Journal für die Frau
- Editor-in-chief: Stefan Lewerenz
- Categories: Women's magazine
- Frequency: Biweekly
- Founded: 1978
- First issue: 30 August 1978
- Final issue: January 2005
- Company: Axel Springer Verlag (1978–2005); Burda Verlag (2005);
- Country: Germany
- Based in: Hamburg
- Language: German

= Journal für die Frau =

Biweekly women's magazine based in Hamburg, Germany (1978–2005)

Journal für die Frau was a biweekly women's magazine that existed between 1978 and 2005. It was headquartered in Hamburg, Germany.

==History and profile==
The magazine was established in 1978 with the name Journal für Haushalt und Familie. The first issue of the magazine appeared on 30 August 1978 and was published on a monthly basis.

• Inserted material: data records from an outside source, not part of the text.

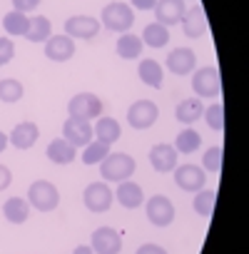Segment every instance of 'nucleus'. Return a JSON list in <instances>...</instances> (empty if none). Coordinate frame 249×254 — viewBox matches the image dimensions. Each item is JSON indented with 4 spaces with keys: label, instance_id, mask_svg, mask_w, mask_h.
<instances>
[{
    "label": "nucleus",
    "instance_id": "obj_21",
    "mask_svg": "<svg viewBox=\"0 0 249 254\" xmlns=\"http://www.w3.org/2000/svg\"><path fill=\"white\" fill-rule=\"evenodd\" d=\"M137 77H140V82H142V85H147V87L157 90V87H162V80H165V67H162L157 60H152V58L140 60Z\"/></svg>",
    "mask_w": 249,
    "mask_h": 254
},
{
    "label": "nucleus",
    "instance_id": "obj_20",
    "mask_svg": "<svg viewBox=\"0 0 249 254\" xmlns=\"http://www.w3.org/2000/svg\"><path fill=\"white\" fill-rule=\"evenodd\" d=\"M45 155H48V160L55 162V165H72L75 157H77V147H72L65 137H55V140L48 145Z\"/></svg>",
    "mask_w": 249,
    "mask_h": 254
},
{
    "label": "nucleus",
    "instance_id": "obj_29",
    "mask_svg": "<svg viewBox=\"0 0 249 254\" xmlns=\"http://www.w3.org/2000/svg\"><path fill=\"white\" fill-rule=\"evenodd\" d=\"M50 35H53V23H50L45 15L30 18V25H28V33H25V38H28L30 43H45Z\"/></svg>",
    "mask_w": 249,
    "mask_h": 254
},
{
    "label": "nucleus",
    "instance_id": "obj_5",
    "mask_svg": "<svg viewBox=\"0 0 249 254\" xmlns=\"http://www.w3.org/2000/svg\"><path fill=\"white\" fill-rule=\"evenodd\" d=\"M160 117V107L152 100H137L127 107V122L132 130H150Z\"/></svg>",
    "mask_w": 249,
    "mask_h": 254
},
{
    "label": "nucleus",
    "instance_id": "obj_3",
    "mask_svg": "<svg viewBox=\"0 0 249 254\" xmlns=\"http://www.w3.org/2000/svg\"><path fill=\"white\" fill-rule=\"evenodd\" d=\"M102 110H105L102 100L92 92H77L67 102V115L75 117V120H85V122H92V120L102 117Z\"/></svg>",
    "mask_w": 249,
    "mask_h": 254
},
{
    "label": "nucleus",
    "instance_id": "obj_40",
    "mask_svg": "<svg viewBox=\"0 0 249 254\" xmlns=\"http://www.w3.org/2000/svg\"><path fill=\"white\" fill-rule=\"evenodd\" d=\"M72 254H95V252H92L90 247H85V244H80V247H75V249H72Z\"/></svg>",
    "mask_w": 249,
    "mask_h": 254
},
{
    "label": "nucleus",
    "instance_id": "obj_15",
    "mask_svg": "<svg viewBox=\"0 0 249 254\" xmlns=\"http://www.w3.org/2000/svg\"><path fill=\"white\" fill-rule=\"evenodd\" d=\"M194 67H197V55H194V50H189V48H175V50L167 55V70H170L172 75L185 77V75L194 72Z\"/></svg>",
    "mask_w": 249,
    "mask_h": 254
},
{
    "label": "nucleus",
    "instance_id": "obj_19",
    "mask_svg": "<svg viewBox=\"0 0 249 254\" xmlns=\"http://www.w3.org/2000/svg\"><path fill=\"white\" fill-rule=\"evenodd\" d=\"M150 165L155 167V172H172L177 167V150L172 145H155L150 150Z\"/></svg>",
    "mask_w": 249,
    "mask_h": 254
},
{
    "label": "nucleus",
    "instance_id": "obj_10",
    "mask_svg": "<svg viewBox=\"0 0 249 254\" xmlns=\"http://www.w3.org/2000/svg\"><path fill=\"white\" fill-rule=\"evenodd\" d=\"M90 249L95 254H120L122 252V234L115 227H97L92 232Z\"/></svg>",
    "mask_w": 249,
    "mask_h": 254
},
{
    "label": "nucleus",
    "instance_id": "obj_18",
    "mask_svg": "<svg viewBox=\"0 0 249 254\" xmlns=\"http://www.w3.org/2000/svg\"><path fill=\"white\" fill-rule=\"evenodd\" d=\"M180 25H182V30H185L187 38H202V35L207 33V18H204V10H202L199 5L187 8L185 15H182V20H180Z\"/></svg>",
    "mask_w": 249,
    "mask_h": 254
},
{
    "label": "nucleus",
    "instance_id": "obj_24",
    "mask_svg": "<svg viewBox=\"0 0 249 254\" xmlns=\"http://www.w3.org/2000/svg\"><path fill=\"white\" fill-rule=\"evenodd\" d=\"M202 112H204L202 100H199V97H187V100H182V102L175 107V120L182 122V125H194V122L202 117Z\"/></svg>",
    "mask_w": 249,
    "mask_h": 254
},
{
    "label": "nucleus",
    "instance_id": "obj_28",
    "mask_svg": "<svg viewBox=\"0 0 249 254\" xmlns=\"http://www.w3.org/2000/svg\"><path fill=\"white\" fill-rule=\"evenodd\" d=\"M202 147V137L197 130H192V127H185V130H180L177 140H175V150L177 155H192Z\"/></svg>",
    "mask_w": 249,
    "mask_h": 254
},
{
    "label": "nucleus",
    "instance_id": "obj_41",
    "mask_svg": "<svg viewBox=\"0 0 249 254\" xmlns=\"http://www.w3.org/2000/svg\"><path fill=\"white\" fill-rule=\"evenodd\" d=\"M10 142H8V135L3 132V130H0V152H5V147H8Z\"/></svg>",
    "mask_w": 249,
    "mask_h": 254
},
{
    "label": "nucleus",
    "instance_id": "obj_2",
    "mask_svg": "<svg viewBox=\"0 0 249 254\" xmlns=\"http://www.w3.org/2000/svg\"><path fill=\"white\" fill-rule=\"evenodd\" d=\"M100 25L112 30V33H130V28L135 25V10L127 5V3H110L102 8V15H100Z\"/></svg>",
    "mask_w": 249,
    "mask_h": 254
},
{
    "label": "nucleus",
    "instance_id": "obj_36",
    "mask_svg": "<svg viewBox=\"0 0 249 254\" xmlns=\"http://www.w3.org/2000/svg\"><path fill=\"white\" fill-rule=\"evenodd\" d=\"M40 5V0H13V10H18V13H33L35 8Z\"/></svg>",
    "mask_w": 249,
    "mask_h": 254
},
{
    "label": "nucleus",
    "instance_id": "obj_11",
    "mask_svg": "<svg viewBox=\"0 0 249 254\" xmlns=\"http://www.w3.org/2000/svg\"><path fill=\"white\" fill-rule=\"evenodd\" d=\"M175 182H177V187L180 190H185V192H199V190H204V182H207V172L202 170V167H197V165H177L175 170Z\"/></svg>",
    "mask_w": 249,
    "mask_h": 254
},
{
    "label": "nucleus",
    "instance_id": "obj_35",
    "mask_svg": "<svg viewBox=\"0 0 249 254\" xmlns=\"http://www.w3.org/2000/svg\"><path fill=\"white\" fill-rule=\"evenodd\" d=\"M13 58H15V43H13V38L3 35L0 38V67L8 65Z\"/></svg>",
    "mask_w": 249,
    "mask_h": 254
},
{
    "label": "nucleus",
    "instance_id": "obj_27",
    "mask_svg": "<svg viewBox=\"0 0 249 254\" xmlns=\"http://www.w3.org/2000/svg\"><path fill=\"white\" fill-rule=\"evenodd\" d=\"M140 40H142L145 48L160 50V48H165V45L170 43V28H165V25H160V23H150V25L142 30Z\"/></svg>",
    "mask_w": 249,
    "mask_h": 254
},
{
    "label": "nucleus",
    "instance_id": "obj_12",
    "mask_svg": "<svg viewBox=\"0 0 249 254\" xmlns=\"http://www.w3.org/2000/svg\"><path fill=\"white\" fill-rule=\"evenodd\" d=\"M45 58L53 60V63H67L75 58V40L67 38L65 33L62 35H50L45 40Z\"/></svg>",
    "mask_w": 249,
    "mask_h": 254
},
{
    "label": "nucleus",
    "instance_id": "obj_26",
    "mask_svg": "<svg viewBox=\"0 0 249 254\" xmlns=\"http://www.w3.org/2000/svg\"><path fill=\"white\" fill-rule=\"evenodd\" d=\"M28 25H30V15H25V13L10 10L3 15V30L8 38H25Z\"/></svg>",
    "mask_w": 249,
    "mask_h": 254
},
{
    "label": "nucleus",
    "instance_id": "obj_4",
    "mask_svg": "<svg viewBox=\"0 0 249 254\" xmlns=\"http://www.w3.org/2000/svg\"><path fill=\"white\" fill-rule=\"evenodd\" d=\"M28 202L30 207H35L38 212H53L60 204V192L53 182L48 180H35L28 187Z\"/></svg>",
    "mask_w": 249,
    "mask_h": 254
},
{
    "label": "nucleus",
    "instance_id": "obj_31",
    "mask_svg": "<svg viewBox=\"0 0 249 254\" xmlns=\"http://www.w3.org/2000/svg\"><path fill=\"white\" fill-rule=\"evenodd\" d=\"M214 207H217V192H214V190H199V192L194 194L192 209H194L199 217H212V214H214Z\"/></svg>",
    "mask_w": 249,
    "mask_h": 254
},
{
    "label": "nucleus",
    "instance_id": "obj_9",
    "mask_svg": "<svg viewBox=\"0 0 249 254\" xmlns=\"http://www.w3.org/2000/svg\"><path fill=\"white\" fill-rule=\"evenodd\" d=\"M102 30L100 20L92 15H72L65 20V35L72 40H92Z\"/></svg>",
    "mask_w": 249,
    "mask_h": 254
},
{
    "label": "nucleus",
    "instance_id": "obj_38",
    "mask_svg": "<svg viewBox=\"0 0 249 254\" xmlns=\"http://www.w3.org/2000/svg\"><path fill=\"white\" fill-rule=\"evenodd\" d=\"M137 254H167V249L160 247V244H142L137 249Z\"/></svg>",
    "mask_w": 249,
    "mask_h": 254
},
{
    "label": "nucleus",
    "instance_id": "obj_13",
    "mask_svg": "<svg viewBox=\"0 0 249 254\" xmlns=\"http://www.w3.org/2000/svg\"><path fill=\"white\" fill-rule=\"evenodd\" d=\"M62 137L72 145V147H85L87 142H92V122H85V120H75V117H67L65 125H62Z\"/></svg>",
    "mask_w": 249,
    "mask_h": 254
},
{
    "label": "nucleus",
    "instance_id": "obj_8",
    "mask_svg": "<svg viewBox=\"0 0 249 254\" xmlns=\"http://www.w3.org/2000/svg\"><path fill=\"white\" fill-rule=\"evenodd\" d=\"M82 202H85V207H87L90 212L102 214V212H107V209L112 207L115 194H112V190L107 187V182H92V185L85 187V192H82Z\"/></svg>",
    "mask_w": 249,
    "mask_h": 254
},
{
    "label": "nucleus",
    "instance_id": "obj_30",
    "mask_svg": "<svg viewBox=\"0 0 249 254\" xmlns=\"http://www.w3.org/2000/svg\"><path fill=\"white\" fill-rule=\"evenodd\" d=\"M23 95H25V87H23L20 80H15V77H3L0 80V102L13 105V102L23 100Z\"/></svg>",
    "mask_w": 249,
    "mask_h": 254
},
{
    "label": "nucleus",
    "instance_id": "obj_25",
    "mask_svg": "<svg viewBox=\"0 0 249 254\" xmlns=\"http://www.w3.org/2000/svg\"><path fill=\"white\" fill-rule=\"evenodd\" d=\"M3 217H5L10 224H23V222H28V217H30V202H28L25 197H10V199H5V204H3Z\"/></svg>",
    "mask_w": 249,
    "mask_h": 254
},
{
    "label": "nucleus",
    "instance_id": "obj_6",
    "mask_svg": "<svg viewBox=\"0 0 249 254\" xmlns=\"http://www.w3.org/2000/svg\"><path fill=\"white\" fill-rule=\"evenodd\" d=\"M192 90L194 95L202 100V97H219L222 95V80H219V70L217 67H199L192 77Z\"/></svg>",
    "mask_w": 249,
    "mask_h": 254
},
{
    "label": "nucleus",
    "instance_id": "obj_23",
    "mask_svg": "<svg viewBox=\"0 0 249 254\" xmlns=\"http://www.w3.org/2000/svg\"><path fill=\"white\" fill-rule=\"evenodd\" d=\"M142 50H145V45H142L140 35H135V33H122L117 38V45H115V53L122 60H137L142 55Z\"/></svg>",
    "mask_w": 249,
    "mask_h": 254
},
{
    "label": "nucleus",
    "instance_id": "obj_39",
    "mask_svg": "<svg viewBox=\"0 0 249 254\" xmlns=\"http://www.w3.org/2000/svg\"><path fill=\"white\" fill-rule=\"evenodd\" d=\"M155 3H157V0H132V8H137V10H152Z\"/></svg>",
    "mask_w": 249,
    "mask_h": 254
},
{
    "label": "nucleus",
    "instance_id": "obj_22",
    "mask_svg": "<svg viewBox=\"0 0 249 254\" xmlns=\"http://www.w3.org/2000/svg\"><path fill=\"white\" fill-rule=\"evenodd\" d=\"M92 135H95V140H100L105 145H112V142L120 140L122 127H120V122L115 117H97V122L92 127Z\"/></svg>",
    "mask_w": 249,
    "mask_h": 254
},
{
    "label": "nucleus",
    "instance_id": "obj_17",
    "mask_svg": "<svg viewBox=\"0 0 249 254\" xmlns=\"http://www.w3.org/2000/svg\"><path fill=\"white\" fill-rule=\"evenodd\" d=\"M40 137V127L35 122H20L13 127V132L8 135V142L15 147V150H30Z\"/></svg>",
    "mask_w": 249,
    "mask_h": 254
},
{
    "label": "nucleus",
    "instance_id": "obj_16",
    "mask_svg": "<svg viewBox=\"0 0 249 254\" xmlns=\"http://www.w3.org/2000/svg\"><path fill=\"white\" fill-rule=\"evenodd\" d=\"M112 194H115V199H117L124 209H137V207L145 204V192H142V187H140L137 182H132V180L117 182V190H115Z\"/></svg>",
    "mask_w": 249,
    "mask_h": 254
},
{
    "label": "nucleus",
    "instance_id": "obj_14",
    "mask_svg": "<svg viewBox=\"0 0 249 254\" xmlns=\"http://www.w3.org/2000/svg\"><path fill=\"white\" fill-rule=\"evenodd\" d=\"M152 10H155V23L170 28V25H177L182 20L187 5H185V0H157Z\"/></svg>",
    "mask_w": 249,
    "mask_h": 254
},
{
    "label": "nucleus",
    "instance_id": "obj_37",
    "mask_svg": "<svg viewBox=\"0 0 249 254\" xmlns=\"http://www.w3.org/2000/svg\"><path fill=\"white\" fill-rule=\"evenodd\" d=\"M10 182H13V172H10L5 165H0V192L8 190V187H10Z\"/></svg>",
    "mask_w": 249,
    "mask_h": 254
},
{
    "label": "nucleus",
    "instance_id": "obj_1",
    "mask_svg": "<svg viewBox=\"0 0 249 254\" xmlns=\"http://www.w3.org/2000/svg\"><path fill=\"white\" fill-rule=\"evenodd\" d=\"M135 170H137V162L127 152H110L100 162L102 182H124V180H130L135 175Z\"/></svg>",
    "mask_w": 249,
    "mask_h": 254
},
{
    "label": "nucleus",
    "instance_id": "obj_33",
    "mask_svg": "<svg viewBox=\"0 0 249 254\" xmlns=\"http://www.w3.org/2000/svg\"><path fill=\"white\" fill-rule=\"evenodd\" d=\"M202 117H204L209 130H214V132H222L224 130V105L222 102H212L209 107H204Z\"/></svg>",
    "mask_w": 249,
    "mask_h": 254
},
{
    "label": "nucleus",
    "instance_id": "obj_7",
    "mask_svg": "<svg viewBox=\"0 0 249 254\" xmlns=\"http://www.w3.org/2000/svg\"><path fill=\"white\" fill-rule=\"evenodd\" d=\"M145 212L152 227H170L175 222V204L165 194H155L145 202Z\"/></svg>",
    "mask_w": 249,
    "mask_h": 254
},
{
    "label": "nucleus",
    "instance_id": "obj_34",
    "mask_svg": "<svg viewBox=\"0 0 249 254\" xmlns=\"http://www.w3.org/2000/svg\"><path fill=\"white\" fill-rule=\"evenodd\" d=\"M222 157H224V150H222V145H214V147H209L204 155H202V170L204 172H219L222 170Z\"/></svg>",
    "mask_w": 249,
    "mask_h": 254
},
{
    "label": "nucleus",
    "instance_id": "obj_32",
    "mask_svg": "<svg viewBox=\"0 0 249 254\" xmlns=\"http://www.w3.org/2000/svg\"><path fill=\"white\" fill-rule=\"evenodd\" d=\"M107 155H110V145L95 140V142H87V145L82 147V155H80V157H82V162H85L87 167H95V165H100Z\"/></svg>",
    "mask_w": 249,
    "mask_h": 254
}]
</instances>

In October 1980 it was renamed Journal für die Frau. The frequency of the magazine was switched to biweekly on 19 October 1983. Its headquarters was in Hamburg. The market share of Journal für die Frau was 15,5% in 2000 in terms of subscription. In 2001 the website of the magazine was launched. Target audience of Journal für die Frau was women aged 40-49. Stefan Lewerenz was one of the editors-in-chief of the magazine. In the second quarter of 2003 Journal für die Frau sold 306,312 copies.

The owner of the magazine was Axel Springer Verlag until first quarter of 2005 when Burda Verlag, a media company based in Munich, acquired it. The last issue of Journal für die Frau was published in January 2005. The new owner of the magazine, Burda, merged it with another women's magazine Freundin.